Director: Pablo Larrain
Writer:    Noah Oppenheim
Starring: Natalie Portman
                Peter Sarsgaard 
                Greta Gerwig
                Billy Crudup
                John Hurt
                John Carroll Lynch
                Max Casella
                Beth Grant
                Richard E. Grant
Rating:    ****

Release Date: Out Now

The assassination of John F. Kennedy is a moment in history that will forever be remembered. The footage of his wife Jackie scrambling onto the back of he car and the hysteria that ensued is forever in my mind. It is a story that has been told before, even from the perspective of his killer, Lee Harvey Oswald. However, a story that has rarely been told is how his wife, Jackie Kennedy dealt with life immediately after the president's death, and from then onwards.

John Hurt & Natalie Portman
Natalie Portman is challenged with portraying the first lady, and it is a performance unlike any other. I have not seen an actress completely transform herself to an unrecognisable level since Meryl Streep portrayed Margaret Thatcher. Portman has clearly studied Jackie Kennedy down to the finest detail, taking on her posture, mannerisms and voice with an unflinching confidence. I won't call it an imitation or an impression of the former FLOTUS, but rather a complete transformation, and one that needs to be seen to be believed.
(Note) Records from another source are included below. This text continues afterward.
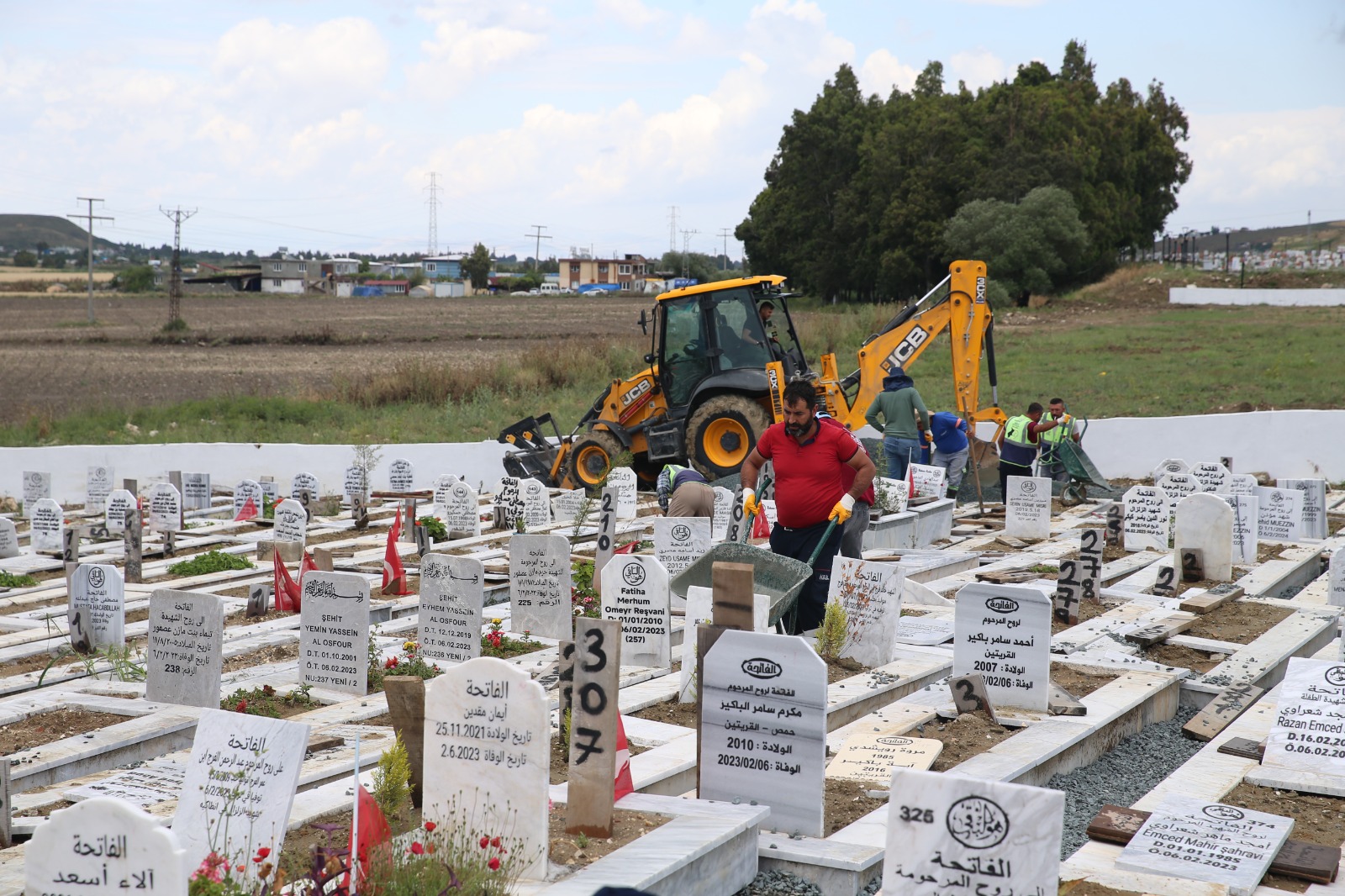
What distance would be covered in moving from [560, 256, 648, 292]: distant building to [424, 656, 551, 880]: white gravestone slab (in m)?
133

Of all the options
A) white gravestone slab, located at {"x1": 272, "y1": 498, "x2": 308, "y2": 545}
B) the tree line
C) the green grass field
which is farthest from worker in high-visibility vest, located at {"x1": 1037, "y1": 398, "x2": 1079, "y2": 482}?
the tree line

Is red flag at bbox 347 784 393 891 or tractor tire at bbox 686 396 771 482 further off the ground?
tractor tire at bbox 686 396 771 482

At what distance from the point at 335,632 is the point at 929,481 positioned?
860 cm

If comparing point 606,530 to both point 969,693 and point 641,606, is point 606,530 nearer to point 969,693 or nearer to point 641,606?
point 641,606

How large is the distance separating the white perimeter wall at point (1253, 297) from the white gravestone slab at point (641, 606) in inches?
1670

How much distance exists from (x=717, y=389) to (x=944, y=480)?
3003 mm

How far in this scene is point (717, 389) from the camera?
15.6m

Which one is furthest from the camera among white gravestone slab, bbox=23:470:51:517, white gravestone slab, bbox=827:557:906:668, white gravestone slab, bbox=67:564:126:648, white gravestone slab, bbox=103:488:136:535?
white gravestone slab, bbox=23:470:51:517

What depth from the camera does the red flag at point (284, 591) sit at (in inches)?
364

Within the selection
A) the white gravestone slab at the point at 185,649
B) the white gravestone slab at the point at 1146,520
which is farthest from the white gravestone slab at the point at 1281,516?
the white gravestone slab at the point at 185,649

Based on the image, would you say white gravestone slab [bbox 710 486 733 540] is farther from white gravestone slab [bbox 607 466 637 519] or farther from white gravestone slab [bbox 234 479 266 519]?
white gravestone slab [bbox 234 479 266 519]

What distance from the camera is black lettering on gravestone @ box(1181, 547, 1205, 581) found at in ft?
32.6

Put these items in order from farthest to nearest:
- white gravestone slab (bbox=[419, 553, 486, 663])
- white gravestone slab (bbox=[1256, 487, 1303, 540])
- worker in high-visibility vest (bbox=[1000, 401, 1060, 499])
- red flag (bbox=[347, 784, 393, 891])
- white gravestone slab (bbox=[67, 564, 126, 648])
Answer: worker in high-visibility vest (bbox=[1000, 401, 1060, 499]) < white gravestone slab (bbox=[1256, 487, 1303, 540]) < white gravestone slab (bbox=[67, 564, 126, 648]) < white gravestone slab (bbox=[419, 553, 486, 663]) < red flag (bbox=[347, 784, 393, 891])

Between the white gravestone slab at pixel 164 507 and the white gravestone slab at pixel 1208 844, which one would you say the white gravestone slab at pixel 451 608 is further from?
the white gravestone slab at pixel 164 507
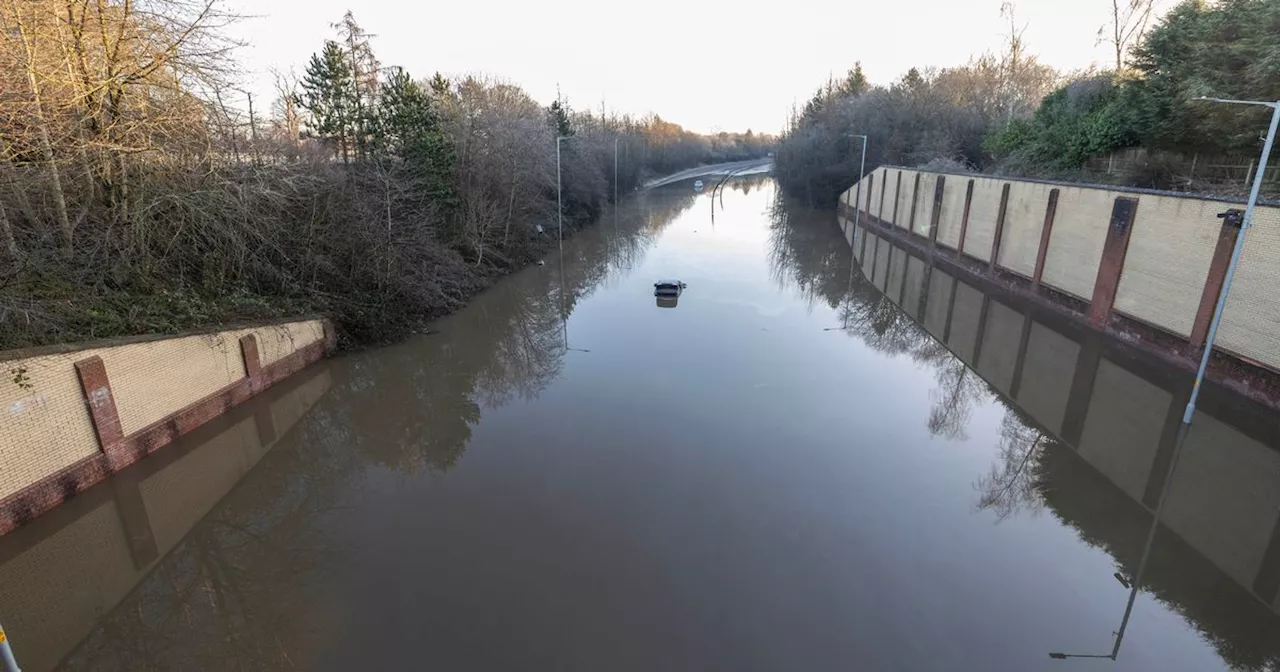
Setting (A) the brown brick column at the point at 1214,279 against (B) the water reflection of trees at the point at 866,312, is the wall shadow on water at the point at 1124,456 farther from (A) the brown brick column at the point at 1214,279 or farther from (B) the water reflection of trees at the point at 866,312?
(A) the brown brick column at the point at 1214,279

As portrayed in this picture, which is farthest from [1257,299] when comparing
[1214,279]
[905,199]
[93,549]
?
[905,199]

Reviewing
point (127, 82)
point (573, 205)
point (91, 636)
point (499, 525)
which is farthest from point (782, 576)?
point (573, 205)

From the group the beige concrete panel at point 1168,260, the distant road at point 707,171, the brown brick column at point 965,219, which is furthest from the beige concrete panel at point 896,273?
the distant road at point 707,171

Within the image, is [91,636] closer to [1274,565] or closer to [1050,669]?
[1050,669]

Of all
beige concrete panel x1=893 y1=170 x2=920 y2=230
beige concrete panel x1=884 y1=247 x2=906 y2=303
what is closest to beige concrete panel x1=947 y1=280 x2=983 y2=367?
beige concrete panel x1=884 y1=247 x2=906 y2=303

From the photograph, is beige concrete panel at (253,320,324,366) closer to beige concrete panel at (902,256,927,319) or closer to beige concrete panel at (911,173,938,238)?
beige concrete panel at (902,256,927,319)

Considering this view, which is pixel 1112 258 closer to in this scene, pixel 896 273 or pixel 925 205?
pixel 896 273
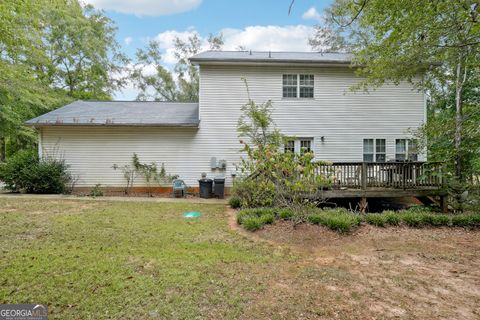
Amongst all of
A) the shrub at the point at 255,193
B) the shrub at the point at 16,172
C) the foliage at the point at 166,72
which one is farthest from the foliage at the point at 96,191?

Beyond her impeccable pastiche, Portman has taken all of Jackie Kennedy's emotions and thoughts into consideration; which has helped form an intense film to watch. From the initial shooting, to telling her children, and then all the way to trying to stay strong and move forward, Natalie Portman stays strong, but is clearly breaking and falling apart behind the facade. The scenes where JFK's vice president, Lyndon B. Johnson, gets the role of president mere moments after his murder are brutal to watch. As Portman stands on the plane, still covered in her husbands blood, and watches her husbands job and legacy get taken away...well, it is powerful and hard to watch.

Surrounded by an outstanding supporting cast, including Peter Saarsgard, John Carroll Lynch and the late John Hurt, Portman is not alone in telling this story. The other actors are supportive, realistic and do all they can to be Kennedy's and Portman's pillar of support. However, whilst each co-star is a brilliant actor and does a terrific job, they all manage to fall short next to Portman's gorgeous portrayal.

Max Casella, Beth Grant,
John Carroll Lynch & Natalie Portman
Director Pablo Larrain is more famous for directing men, and making films about men; so he was actually reluctant to take on this project. Thankfully though, he did take the story on his shoulders, and it is a triumph and something he should be proud of. He also has clearly studied Jackie Kennedy and taken into account the struggle she went through, and in doing that has managed to capture each moment with a raw elegance. The script by Noah Oppenheim, which is filled with detail and heart, is the final piece of the puzzle. It handles the tensions and emotions with a gentle hand, but at no points makes it an easy story to tell or receive.

This is a side of the story that I haven't heard told before, maybe it has been, but certainly not to this extent to my knowledge. I am thankful now that it has been told, because the world can see what a strong and powerful woman Jackie Kennedy was, and how she truly is a historic icon; an icon that Natalie Portman has brought back to life and given justice too.